**Problem to work on**
Each entry that follows is to be retyped exactly. Pictures do not belong in the copy.

------------

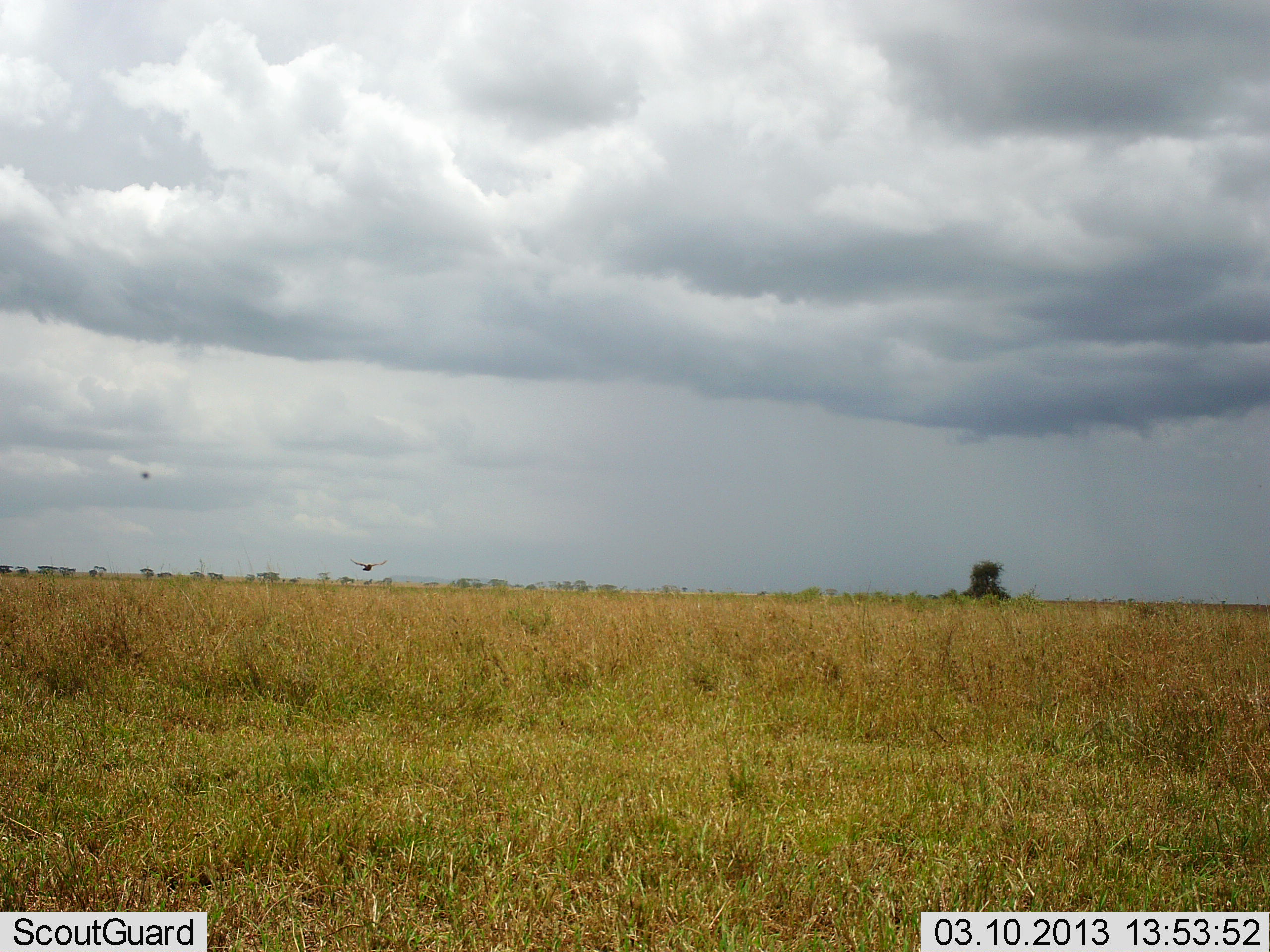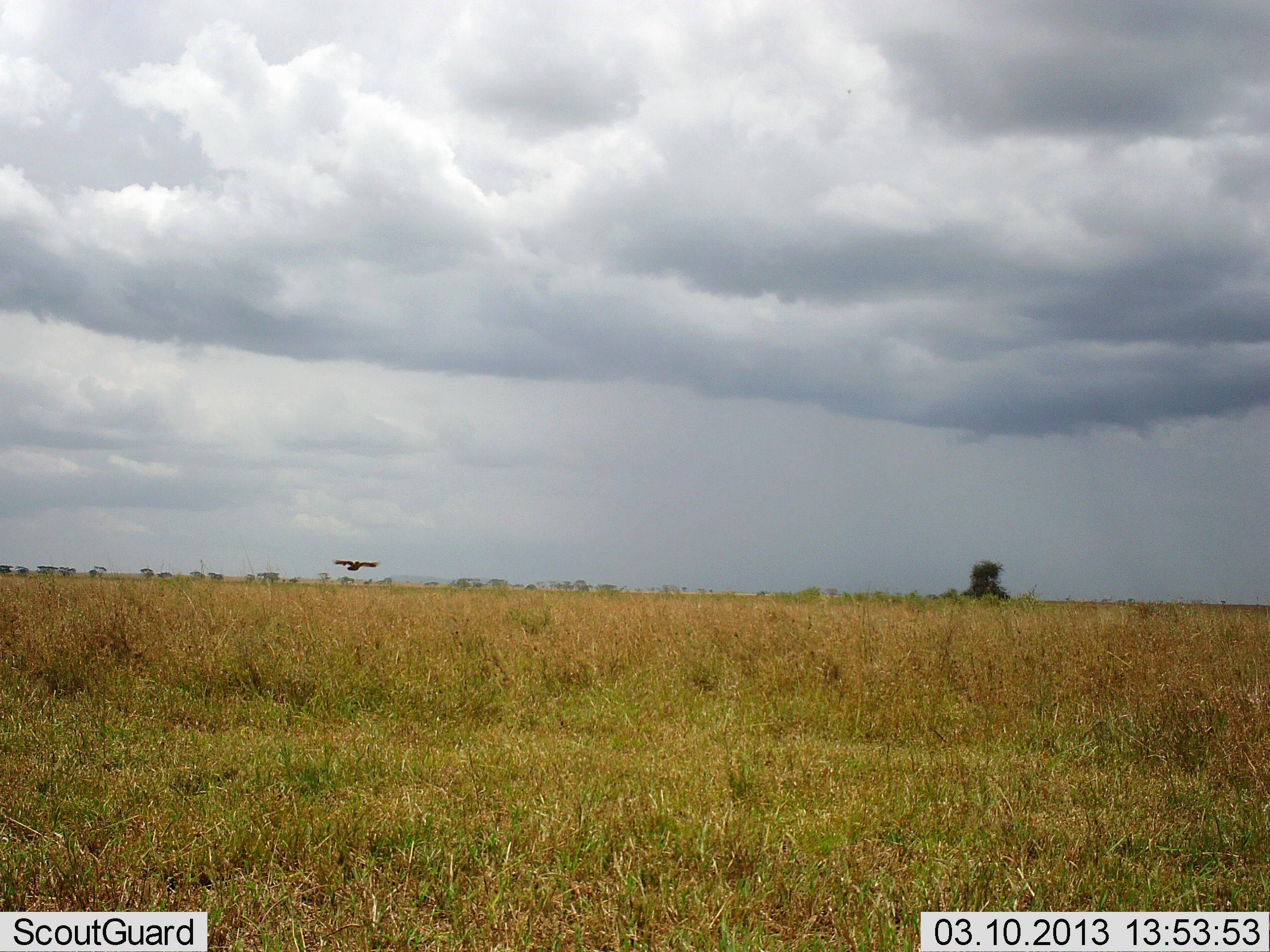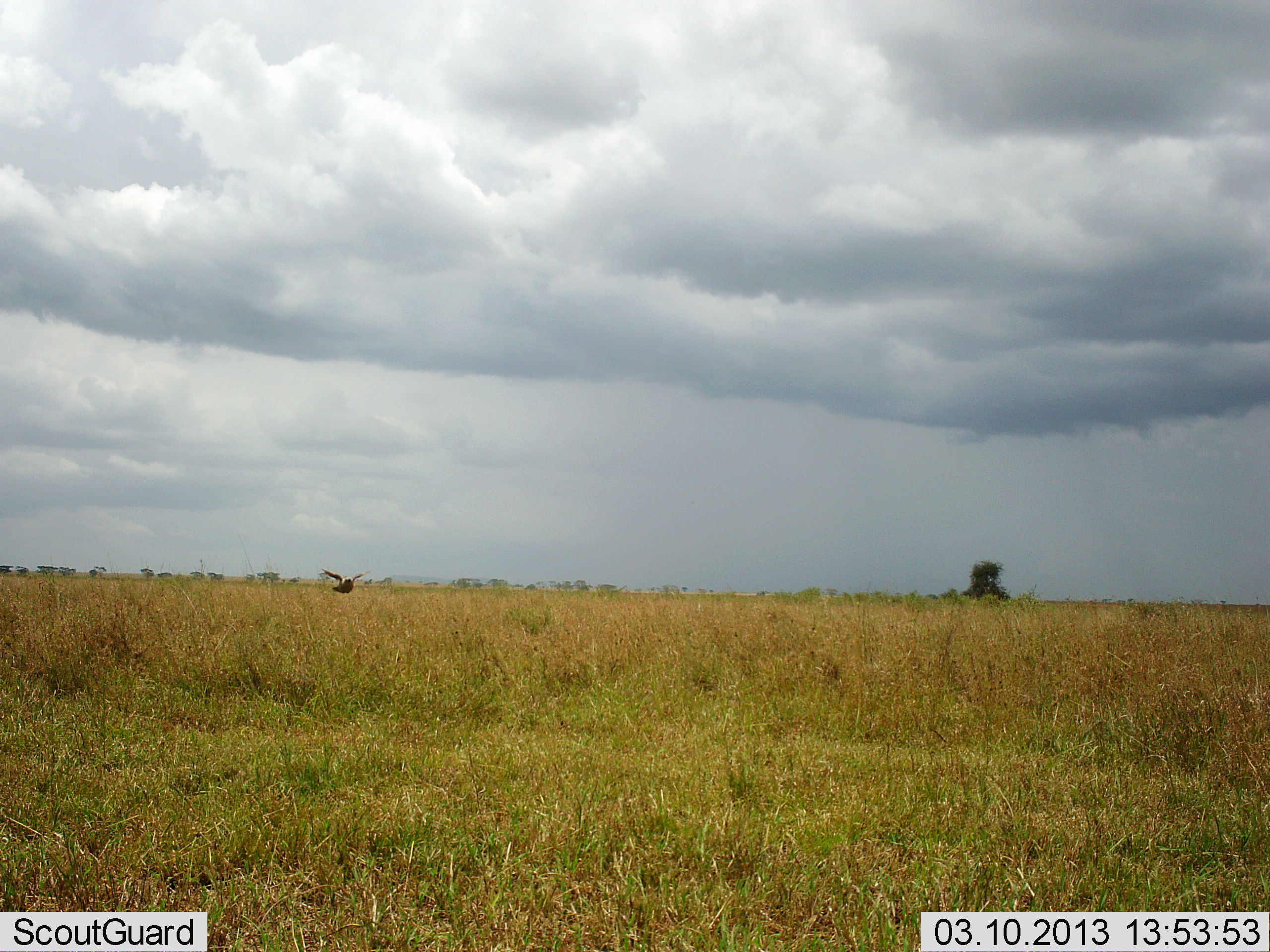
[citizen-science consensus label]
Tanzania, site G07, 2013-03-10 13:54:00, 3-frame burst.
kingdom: Animalia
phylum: Chordata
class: Aves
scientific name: Aves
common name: bird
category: otherbird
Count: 1.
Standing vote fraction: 3%.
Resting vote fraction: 0%.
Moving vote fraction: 97%.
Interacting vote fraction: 3%.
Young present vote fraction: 0%.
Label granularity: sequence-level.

------------

**Task response**
[citizen-science consensus label]
Tanzania, site G07, 2013-03-10 13:54:00, 3-frame burst.
kingdom: Animalia
phylum: Chordata
class: Aves
scientific name: Aves
common name: bird
category: otherbird
Count: 1.
Standing vote fraction: 3%.
Resting vote fraction: 0%.
Moving vote fraction: 97%.
Interacting vote fraction: 3%.
Young present vote fraction: 0%.
Label granularity: sequence-level.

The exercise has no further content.